I feel better protected against wildfires now, thanks to free help from local Firewise partners.
A work crew came to my rural property with a large chipper shredder, and one by one, the crew chipped 20 large piles of tree limbs and bushes I’d stacked alongside the road. These folks were from Kittitas County Fire District 7, assigned to my place by Kittitas County Conservation District (KCCD).
KCCD strives to offer this public service every year. But because of our mild, dry winter – and a forecast for an early wildfire season – KCCD chose to help homeowners groom their property early this year, in March and April. Typically this “Firewising” happens in May.
As soon as I heard about it, I filled out an application and took advantage of the help. Check with your local conservation district to see what programs might be available to you.
My wife and I bought our cabin 10 years ago. It sits on a wooded hillside near Cle Elum. Once upon a time that hillside was part of a Plum Creek Timber forest, and in 2004 it was thick with 5 acres of fir, pine, and a few larch trees. See the photo, taken from our deck.
Neighbors soon connected me with Phil Hess, a forest and land consultant who assessed our property and advised us what to do to lessen our risk of wildfire.
That’s when I got smart about “Firewise,” a national program of best practices to reduce wildfire fuel, starve flames, and keep homes and structures intact.
Phil suggested that I remove most of the tall trees to create a 200-foot buffer zone below my cabin, plus thin a few more to the sides and rear. At the time our cabin had mature fir trees growing literally 10 feet from its foundation, with branches overhanging the cabin roof.
We hired a local logger, “Loggin’ Larrin” Wanechek, who cut down 32 trees. Admittedly, another key objective was to open up our view of Mt. Stuart. We got a surprise bonus when deer took a liking to our new clearing.
Compare the before and after photos, taken from the same spot on my cabin deck. The after photo (with the red pickup) shows considerable thinning down the hill. Fire tends to burn uphill as it follows the fuel. Removing 32 trees gave our cabin a safety buffer. (And, though hidden in the clouds in this photo, a great view of the mountains.)

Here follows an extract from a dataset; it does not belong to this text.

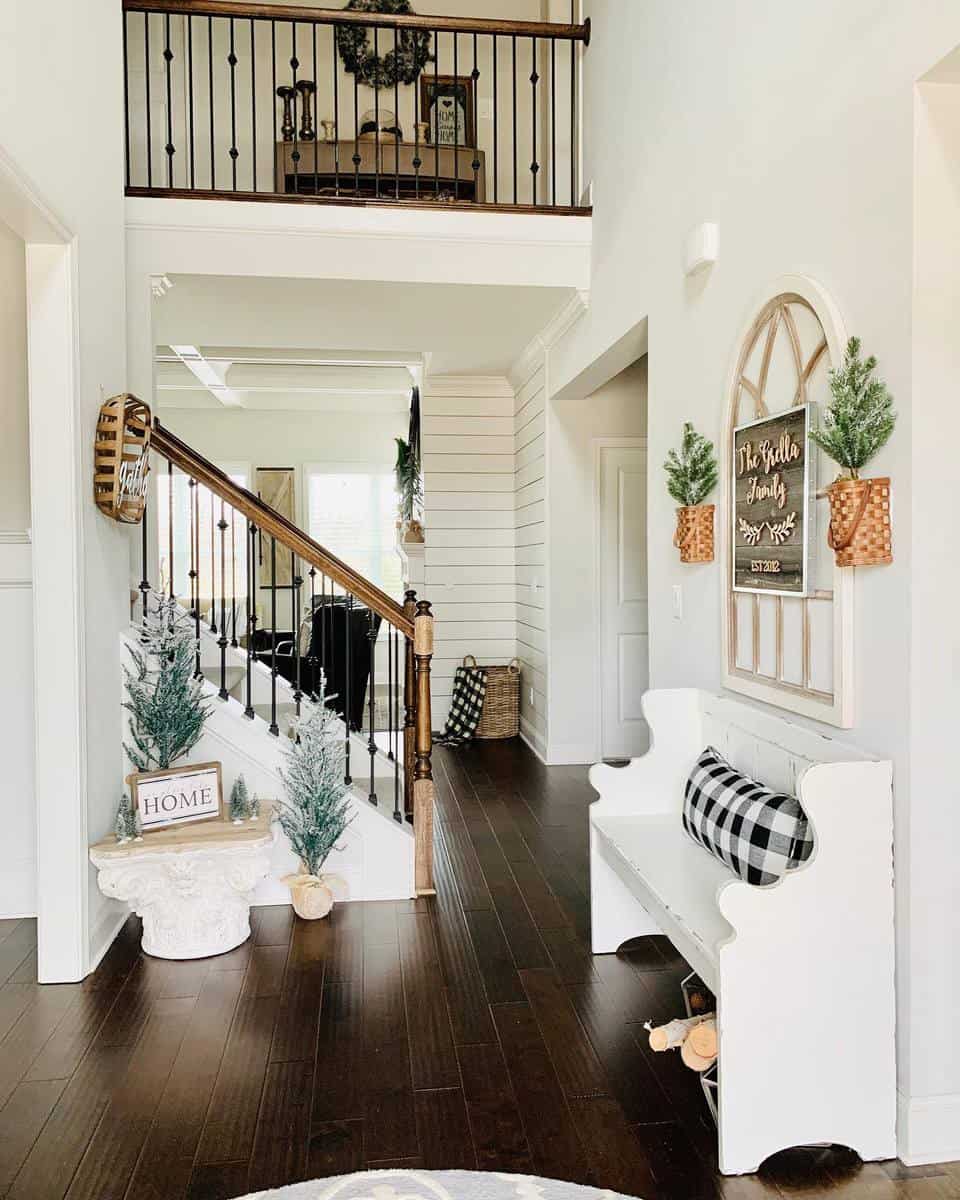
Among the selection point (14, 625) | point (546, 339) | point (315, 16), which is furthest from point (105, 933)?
point (315, 16)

I stacked the limbs into huge piles and let them dry for several months under plastic, then lit them in late winter while snow still covered the ground. Despite being primed with diesel fuel, each pile took forever to burn as I stood guard with shovel and hose. What a tedious task.
That's another benefit of the chipping crew. The past few weeks I thinned the lower part of our acreage, sawing off all branches within 15 feet of the ground – eliminating "ladder fuel" – and lopping bushes at their base. I stacked the slash into neat piles, with sawed ends all facing the same direction. Then the KCFD7 crew came by and simply stuffed it all, both green and dry slash, into the chipper shredder, which in no time shot it out the spout as healthy mulch.
Protecting your home from wildfire is not complicated. It just takes a little time and persistence. Trees and bushes grow, so think of it as annual spring cleaning.
Knowing what to do is not enough, though. You must act. Don't get burned!